The largest rewards (on a per-unit basis) are reserved for “leading” firms. Companies in this quadrant have both differentiated themselves in their markets and their management has proven itself effective at producing and increasing throughput.

Even as overall markets shrink, it is possible for such leading firms to prevail by taking a larger and larger share of the shrinking market. While sinking or shrinking companies are giving up market share, prevailing or leading companies can grow by taking over what is surrendered by vanishing firms.

Increasing breadth of market

In 2006, Chris Anderson, a former journalist at The Economist and editor of Wired magazine, published a book entitled The Long Tail: Why the Future of Business is Selling Less of More. The term “the long tail” comes from the appearance of a sales graph where lots of products (x-axis) are sold in smaller quantities (y-axis) into lots of different market segments. This book talks about the why behind the product proliferation we are seeing in many, many markets.

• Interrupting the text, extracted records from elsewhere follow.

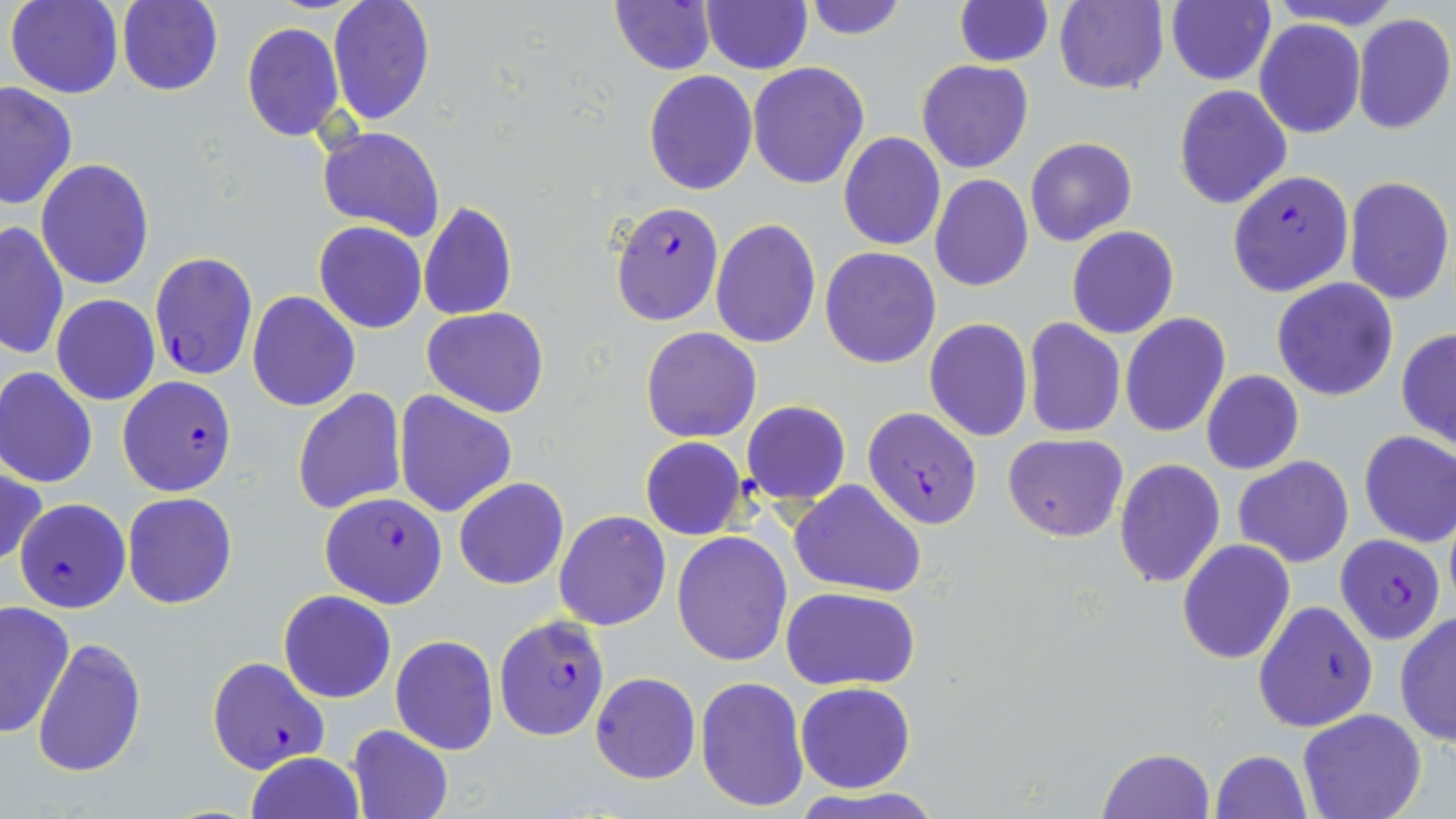

Summary:
  - Coordinate format: approximate bounding boxes as (x1, y1, x2, y2) in pixels
  - Plasmodium falciparum-infected red blood cell locations: (1228, 170, 1354, 297), (609, 201, 723, 325), (149, 252, 258, 382), (118, 375, 238, 497), (862, 409, 981, 529), (319, 491, 447, 610), (12, 498, 130, 612), (1334, 536, 1446, 644), (495, 616, 611, 739), (206, 656, 329, 773)
  - Uninfected red blood cell locations: (326, 0, 436, 127), (608, 0, 719, 75), (802, 0, 907, 40), (1051, 0, 1169, 93), (6, 1, 124, 99), (952, 1, 1053, 66), (116, 2, 223, 96), (1165, 2, 1276, 86), (701, 3, 811, 74), (1352, 13, 1456, 135), (1254, 19, 1365, 139), (239, 21, 345, 141), (917, 60, 1033, 173), (747, 61, 869, 189), (643, 71, 758, 194), (1, 81, 78, 212), (1173, 84, 1292, 209), (318, 127, 443, 242), (838, 131, 945, 250), (1025, 137, 1137, 247), (35, 160, 154, 290), (929, 175, 1033, 291), (1342, 175, 1454, 306), (419, 200, 517, 321), (710, 218, 822, 349), (0, 220, 70, 360), (314, 222, 427, 333), (1066, 225, 1180, 340), (280, 245, 400, 380), (820, 246, 941, 367), (1272, 277, 1399, 401), (246, 291, 360, 411), (51, 295, 160, 405), (422, 307, 548, 418), (1120, 312, 1231, 439), (924, 318, 1033, 440), (1023, 318, 1125, 437), (640, 326, 761, 443), (1396, 327, 1456, 452), (0, 367, 97, 487), (1201, 369, 1304, 476), (293, 388, 407, 514), (393, 390, 518, 518), (740, 400, 852, 504), (1358, 430, 1456, 548), (1002, 433, 1129, 541), (640, 437, 746, 540), (1234, 456, 1354, 567), (1113, 458, 1226, 589), (0, 465, 46, 569), (454, 477, 569, 590), (790, 479, 928, 599), (121, 493, 237, 609), (554, 510, 671, 629), (672, 531, 792, 666), (1176, 539, 1295, 665), (782, 587, 920, 691), (278, 590, 396, 703), (1252, 599, 1379, 733), (0, 601, 77, 740), (1394, 610, 1456, 746), (391, 635, 499, 755), (32, 637, 147, 778), (589, 671, 701, 785), (695, 675, 808, 811), (795, 682, 916, 793), (1298, 710, 1425, 819), (346, 724, 454, 819), (1099, 747, 1214, 818), (1210, 749, 1311, 819), (245, 751, 365, 819)
  - Slide-level diagnosis: Plasmodium falciparum
  - Stain: May-Grünwald-Giemsa
  - Field of view: one of a larger specimen
  - Magnification: 1000x
  - Preparation: thin blood film
  - Modality: light microscopy
  - Image size: 1456×819 pixels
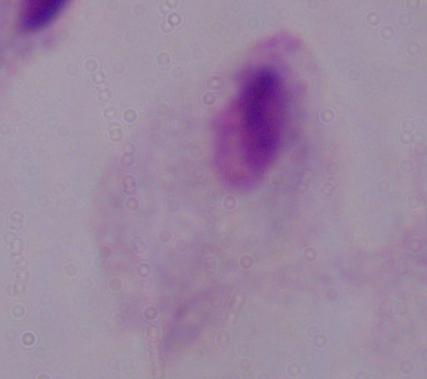

Summary:
  - Identification: trichomonad
  - Modality: photomicrograph
  - Magnification: 1000x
Identify the blood parasite species.
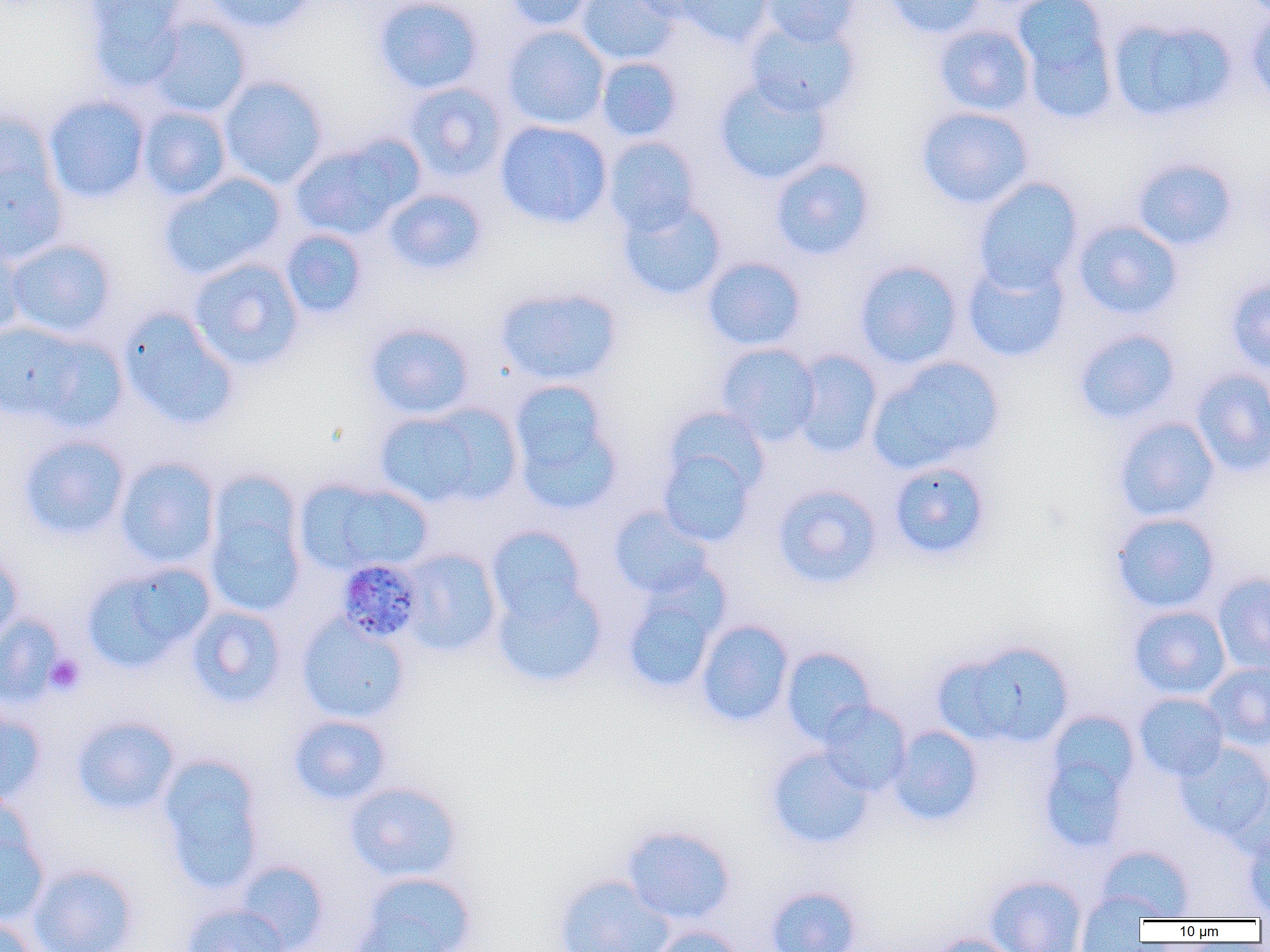
Plasmodium malariae.

Approximate bounding boxes as named x1/y1/x2/y2 corners in pixels. Platelet locations: (x1=43, y1=653, x2=86, y2=696). Uninfected red blood cell locations: (x1=82, y1=0, x2=192, y2=88), (x1=202, y1=0, x2=317, y2=33), (x1=373, y1=0, x2=485, y2=94), (x1=501, y1=0, x2=598, y2=32), (x1=575, y1=0, x2=681, y2=66), (x1=623, y1=0, x2=719, y2=22), (x1=672, y1=0, x2=773, y2=47), (x1=758, y1=0, x2=862, y2=47), (x1=881, y1=0, x2=987, y2=39), (x1=1016, y1=3, x2=1118, y2=123), (x1=1246, y1=6, x2=1270, y2=105), (x1=146, y1=15, x2=252, y2=118), (x1=1108, y1=17, x2=1238, y2=122), (x1=744, y1=18, x2=862, y2=117), (x1=933, y1=24, x2=1036, y2=116), (x1=502, y1=25, x2=610, y2=130), (x1=595, y1=56, x2=683, y2=141), (x1=217, y1=75, x2=329, y2=189), (x1=713, y1=77, x2=833, y2=185), (x1=402, y1=82, x2=509, y2=183), (x1=44, y1=95, x2=151, y2=204), (x1=138, y1=106, x2=232, y2=201), (x1=915, y1=106, x2=1034, y2=209), (x1=0, y1=108, x2=60, y2=207), (x1=495, y1=120, x2=612, y2=228), (x1=289, y1=135, x2=420, y2=240), (x1=602, y1=136, x2=702, y2=234), (x1=770, y1=157, x2=875, y2=260), (x1=1131, y1=157, x2=1238, y2=251), (x1=0, y1=158, x2=68, y2=265), (x1=159, y1=172, x2=287, y2=281), (x1=972, y1=177, x2=1084, y2=292), (x1=382, y1=188, x2=488, y2=275), (x1=618, y1=199, x2=728, y2=301), (x1=1072, y1=219, x2=1184, y2=321), (x1=280, y1=228, x2=369, y2=320), (x1=0, y1=237, x2=28, y2=338), (x1=4, y1=238, x2=119, y2=339), (x1=702, y1=256, x2=807, y2=351), (x1=188, y1=257, x2=305, y2=372), (x1=961, y1=257, x2=1070, y2=363), (x1=853, y1=259, x2=963, y2=369), (x1=1225, y1=276, x2=1270, y2=375), (x1=494, y1=286, x2=623, y2=386), (x1=118, y1=309, x2=240, y2=430), (x1=364, y1=321, x2=476, y2=420), (x1=0, y1=322, x2=112, y2=426), (x1=1072, y1=328, x2=1181, y2=425), (x1=716, y1=343, x2=820, y2=446), (x1=790, y1=349, x2=883, y2=458), (x1=868, y1=356, x2=1004, y2=473), (x1=1190, y1=368, x2=1270, y2=477), (x1=507, y1=379, x2=623, y2=514), (x1=373, y1=406, x2=506, y2=508), (x1=663, y1=406, x2=770, y2=497), (x1=1113, y1=416, x2=1220, y2=522), (x1=17, y1=433, x2=131, y2=541), (x1=657, y1=445, x2=759, y2=546), (x1=115, y1=456, x2=220, y2=570), (x1=887, y1=460, x2=993, y2=561), (x1=203, y1=471, x2=307, y2=620), (x1=295, y1=477, x2=432, y2=576), (x1=771, y1=484, x2=883, y2=589), (x1=608, y1=505, x2=714, y2=598), (x1=1110, y1=512, x2=1221, y2=614), (x1=485, y1=525, x2=588, y2=626), (x1=399, y1=548, x2=502, y2=657), (x1=0, y1=549, x2=23, y2=647), (x1=81, y1=562, x2=214, y2=674), (x1=1211, y1=571, x2=1270, y2=674), (x1=491, y1=579, x2=607, y2=689), (x1=620, y1=580, x2=726, y2=695), (x1=186, y1=605, x2=288, y2=709), (x1=1128, y1=605, x2=1231, y2=700), (x1=0, y1=612, x2=65, y2=706), (x1=296, y1=615, x2=412, y2=724), (x1=695, y1=619, x2=794, y2=727), (x1=937, y1=641, x2=1075, y2=749), (x1=781, y1=647, x2=877, y2=746), (x1=1202, y1=662, x2=1270, y2=750), (x1=1133, y1=692, x2=1229, y2=781), (x1=818, y1=701, x2=912, y2=795), (x1=0, y1=705, x2=47, y2=805), (x1=289, y1=714, x2=392, y2=806), (x1=1038, y1=714, x2=1140, y2=851), (x1=71, y1=716, x2=181, y2=815), (x1=889, y1=725, x2=984, y2=827), (x1=1174, y1=741, x2=1270, y2=843), (x1=765, y1=747, x2=875, y2=849), (x1=157, y1=755, x2=267, y2=893), (x1=1224, y1=775, x2=1270, y2=861), (x1=344, y1=781, x2=463, y2=882), (x1=0, y1=821, x2=50, y2=926), (x1=621, y1=824, x2=737, y2=925), (x1=1243, y1=830, x2=1270, y2=917), (x1=1097, y1=845, x2=1195, y2=920), (x1=235, y1=860, x2=329, y2=952), (x1=29, y1=863, x2=139, y2=952), (x1=356, y1=871, x2=477, y2=952), (x1=553, y1=873, x2=674, y2=952), (x1=985, y1=875, x2=1088, y2=952), (x1=765, y1=885, x2=863, y2=952), (x1=1075, y1=891, x2=1158, y2=951), (x1=180, y1=903, x2=291, y2=952), (x1=0, y1=915, x2=40, y2=952), (x1=649, y1=925, x2=746, y2=952), (x1=927, y1=933, x2=1021, y2=952). Plasmodium malariae-infected red blood cell locations: (x1=332, y1=560, x2=421, y2=645). 1000x magnification. Thin blood smear. Single field of view. Image is 1270×952 pixels. Optical microscopy.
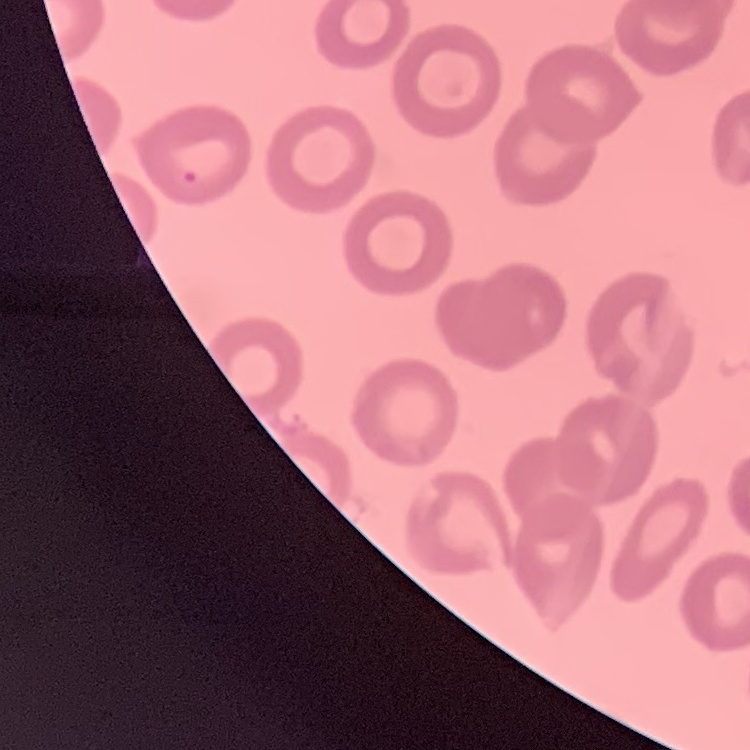 The erythrocytes exhibit no rouleaux formation. One tile cut from a larger photomicrograph. Stained with either Field's or Giemsa. Thin blood film.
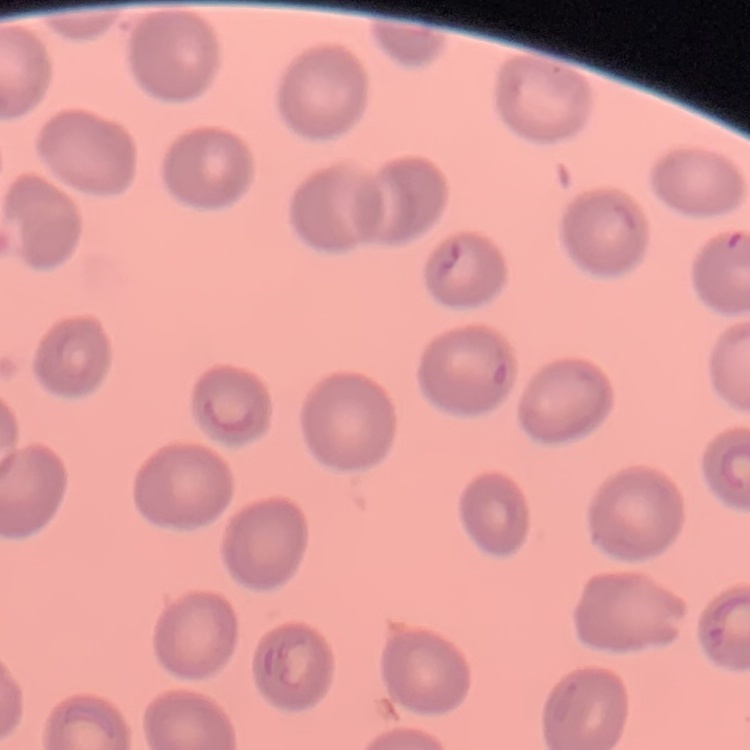

Summary:
  - Red blood cell morphology: no rouleaux formation
  - Image type: square crop of a larger photomicrograph
  - Stain: Field's or Giemsa
  - Preparation: thin blood film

Although I am not a smoker, when I was a young man a recall that there were only a couple dozen cigarette brands sold in the U.S. Today, the tobacco industry has proliferated cigarette branding to perhaps a hundred varieties or more. Similarly, when I was younger, there were a few dozen major soft drinks: Coke, Pepsi, Mountain Dew, and so forth. Today, that has exploded into almost a dozen varieties of Coca-cola, alone.

In the 1950s and into the early 1970s, automobile makers produced a fairly limited range of options available for U.S. made cars. Many cars were sold out of the showroom or out of dealer inventory simply because they had a model in stock with all the options a particular customer might want.

Today, however, the number and variety of options available for U.S. made cars has grown to the point that one automaker claims that “no two cars delivered” are identical—even if they are inventoried by the dealer and sold out of dealer stock. Choices in colors, sound systems, trim kits, accessory “packages,” engines, seating, and more have led to satisfying “markets of one.”